Dataset entries:
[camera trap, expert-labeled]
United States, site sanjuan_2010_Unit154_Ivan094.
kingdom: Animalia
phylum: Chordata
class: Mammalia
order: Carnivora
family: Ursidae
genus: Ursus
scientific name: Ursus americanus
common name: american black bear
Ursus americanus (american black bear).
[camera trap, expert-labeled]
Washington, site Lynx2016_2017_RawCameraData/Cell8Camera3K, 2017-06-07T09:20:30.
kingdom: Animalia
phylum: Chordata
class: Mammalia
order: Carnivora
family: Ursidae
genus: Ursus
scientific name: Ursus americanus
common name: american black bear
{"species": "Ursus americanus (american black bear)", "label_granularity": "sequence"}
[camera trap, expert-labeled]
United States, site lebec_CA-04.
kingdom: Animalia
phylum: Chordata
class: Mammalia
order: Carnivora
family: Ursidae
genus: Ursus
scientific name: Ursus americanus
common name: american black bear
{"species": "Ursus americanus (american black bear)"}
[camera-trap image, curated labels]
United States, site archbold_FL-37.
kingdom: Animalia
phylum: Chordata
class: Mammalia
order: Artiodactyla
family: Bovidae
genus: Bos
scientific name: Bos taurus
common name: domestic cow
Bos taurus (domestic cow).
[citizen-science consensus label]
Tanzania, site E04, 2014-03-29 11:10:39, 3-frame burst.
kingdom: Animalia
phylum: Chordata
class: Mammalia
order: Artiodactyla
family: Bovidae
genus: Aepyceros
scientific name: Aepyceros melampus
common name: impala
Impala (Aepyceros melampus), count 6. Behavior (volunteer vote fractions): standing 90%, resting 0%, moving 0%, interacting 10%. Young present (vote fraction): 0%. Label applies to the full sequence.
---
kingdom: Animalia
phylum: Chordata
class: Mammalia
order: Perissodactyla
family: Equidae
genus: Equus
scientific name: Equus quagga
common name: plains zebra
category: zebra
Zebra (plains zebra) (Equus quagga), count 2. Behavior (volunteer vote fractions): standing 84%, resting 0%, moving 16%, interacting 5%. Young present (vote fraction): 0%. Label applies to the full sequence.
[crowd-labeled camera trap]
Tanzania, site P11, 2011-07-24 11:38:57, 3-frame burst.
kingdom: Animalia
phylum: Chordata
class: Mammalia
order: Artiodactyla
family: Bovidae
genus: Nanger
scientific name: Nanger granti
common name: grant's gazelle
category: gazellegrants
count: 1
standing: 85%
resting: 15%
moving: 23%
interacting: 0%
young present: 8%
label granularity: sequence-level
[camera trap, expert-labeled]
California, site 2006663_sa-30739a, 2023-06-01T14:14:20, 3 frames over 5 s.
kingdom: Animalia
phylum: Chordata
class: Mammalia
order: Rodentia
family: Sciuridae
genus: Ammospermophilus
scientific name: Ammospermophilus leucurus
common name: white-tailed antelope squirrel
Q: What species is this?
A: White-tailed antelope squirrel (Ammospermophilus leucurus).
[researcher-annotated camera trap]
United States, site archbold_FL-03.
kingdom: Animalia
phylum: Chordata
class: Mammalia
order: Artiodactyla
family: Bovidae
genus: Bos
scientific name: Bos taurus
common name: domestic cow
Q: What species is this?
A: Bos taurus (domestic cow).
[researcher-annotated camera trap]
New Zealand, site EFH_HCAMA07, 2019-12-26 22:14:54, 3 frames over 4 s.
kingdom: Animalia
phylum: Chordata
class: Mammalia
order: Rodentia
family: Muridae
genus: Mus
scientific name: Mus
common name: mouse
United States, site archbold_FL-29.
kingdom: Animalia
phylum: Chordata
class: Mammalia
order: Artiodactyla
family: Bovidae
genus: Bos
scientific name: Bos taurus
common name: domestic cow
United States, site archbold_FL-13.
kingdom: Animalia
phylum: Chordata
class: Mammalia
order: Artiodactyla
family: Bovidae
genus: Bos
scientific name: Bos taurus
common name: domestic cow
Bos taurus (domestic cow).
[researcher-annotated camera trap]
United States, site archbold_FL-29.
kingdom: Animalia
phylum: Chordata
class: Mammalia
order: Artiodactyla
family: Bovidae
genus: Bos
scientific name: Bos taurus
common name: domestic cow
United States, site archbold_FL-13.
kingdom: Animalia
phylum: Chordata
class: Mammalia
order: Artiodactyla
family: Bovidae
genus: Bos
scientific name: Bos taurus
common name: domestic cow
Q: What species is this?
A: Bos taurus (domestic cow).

TRY IT
For every entry above, write out an exact copy.

WRITTEN SOLUTION
[camera trap, expert-labeled]
United States, site sanjuan_2010_Unit154_Ivan094.
kingdom: Animalia
phylum: Chordata
class: Mammalia
order: Carnivora
family: Ursidae
genus: Ursus
scientific name: Ursus americanus
common name: american black bear
Ursus americanus (american black bear).
[camera trap, expert-labeled]
Washington, site Lynx2016_2017_RawCameraData/Cell8Camera3K, 2017-06-07T09:20:30.
kingdom: Animalia
phylum: Chordata
class: Mammalia
order: Carnivora
family: Ursidae
genus: Ursus
scientific name: Ursus americanus
common name: american black bear
{"species": "Ursus americanus (american black bear)", "label_granularity": "sequence"}
[camera trap, expert-labeled]
United States, site lebec_CA-04.
kingdom: Animalia
phylum: Chordata
class: Mammalia
order: Carnivora
family: Ursidae
genus: Ursus
scientific name: Ursus americanus
common name: american black bear
{"species": "Ursus americanus (american black bear)"}
[camera-trap image, curated labels]
United States, site archbold_FL-37.
kingdom: Animalia
phylum: Chordata
class: Mammalia
order: Artiodactyla
family: Bovidae
genus: Bos
scientific name: Bos taurus
common name: domestic cow
Bos taurus (domestic cow).
[citizen-science consensus label]
Tanzania, site E04, 2014-03-29 11:10:39, 3-frame burst.
kingdom: Animalia
phylum: Chordata
class: Mammalia
order: Artiodactyla
family: Bovidae
genus: Aepyceros
scientific name: Aepyceros melampus
common name: impala
Impala (Aepyceros melampus), count 6. Behavior (volunteer vote fractions): standing 90%, resting 0%, moving 0%, interacting 10%. Young present (vote fraction): 0%. Label applies to the full sequence.
---
kingdom: Animalia
phylum: Chordata
class: Mammalia
order: Perissodactyla
family: Equidae
genus: Equus
scientific name: Equus quagga
common name: plains zebra
category: zebra
Zebra (plains zebra) (Equus quagga), count 2. Behavior (volunteer vote fractions): standing 84%, resting 0%, moving 16%, interacting 5%. Young present (vote fraction): 0%. Label applies to the full sequence.
[crowd-labeled camera trap]
Tanzania, site P11, 2011-07-24 11:38:57, 3-frame burst.
kingdom: Animalia
phylum: Chordata
class: Mammalia
order: Artiodactyla
family: Bovidae
genus: Nanger
scientific name: Nanger granti
common name: grant's gazelle
category: gazellegrants
count: 1
standing: 85%
resting: 15%
moving: 23%
interacting: 0%
young present: 8%
label granularity: sequence-level
[camera trap, expert-labeled]
California, site 2006663_sa-30739a, 2023-06-01T14:14:20, 3 frames over 5 s.
kingdom: Animalia
phylum: Chordata
class: Mammalia
order: Rodentia
family: Sciuridae
genus: Ammospermophilus
scientific name: Ammospermophilus leucurus
common name: white-tailed antelope squirrel
Q: What species is this?
A: White-tailed antelope squirrel (Ammospermophilus leucurus).
[researcher-annotated camera trap]
United States, site archbold_FL-03.
kingdom: Animalia
phylum: Chordata
class: Mammalia
order: Artiodactyla
family: Bovidae
genus: Bos
scientific name: Bos taurus
common name: domestic cow
Q: What species is this?
A: Bos taurus (domestic cow).
[researcher-annotated camera trap]
New Zealand, site EFH_HCAMA07, 2019-12-26 22:14:54, 3 frames over 4 s.
kingdom: Animalia
phylum: Chordata
class: Mammalia
order: Rodentia
family: Muridae
genus: Mus
scientific name: Mus
common name: mouse
United States, site archbold_FL-29.
kingdom: Animalia
phylum: Chordata
class: Mammalia
order: Artiodactyla
family: Bovidae
genus: Bos
scientific name: Bos taurus
common name: domestic cow
United States, site archbold_FL-13.
kingdom: Animalia
phylum: Chordata
class: Mammalia
order: Artiodactyla
family: Bovidae
genus: Bos
scientific name: Bos taurus
common name: domestic cow
Bos taurus (domestic cow).
[researcher-annotated camera trap]
United States, site archbold_FL-29.
kingdom: Animalia
phylum: Chordata
class: Mammalia
order: Artiodactyla
family: Bovidae
genus: Bos
scientific name: Bos taurus
common name: domestic cow
United States, site archbold_FL-13.
kingdom: Animalia
phylum: Chordata
class: Mammalia
order: Artiodactyla
family: Bovidae
genus: Bos
scientific name: Bos taurus
common name: domestic cow
Q: What species is this?
A: Bos taurus (domestic cow).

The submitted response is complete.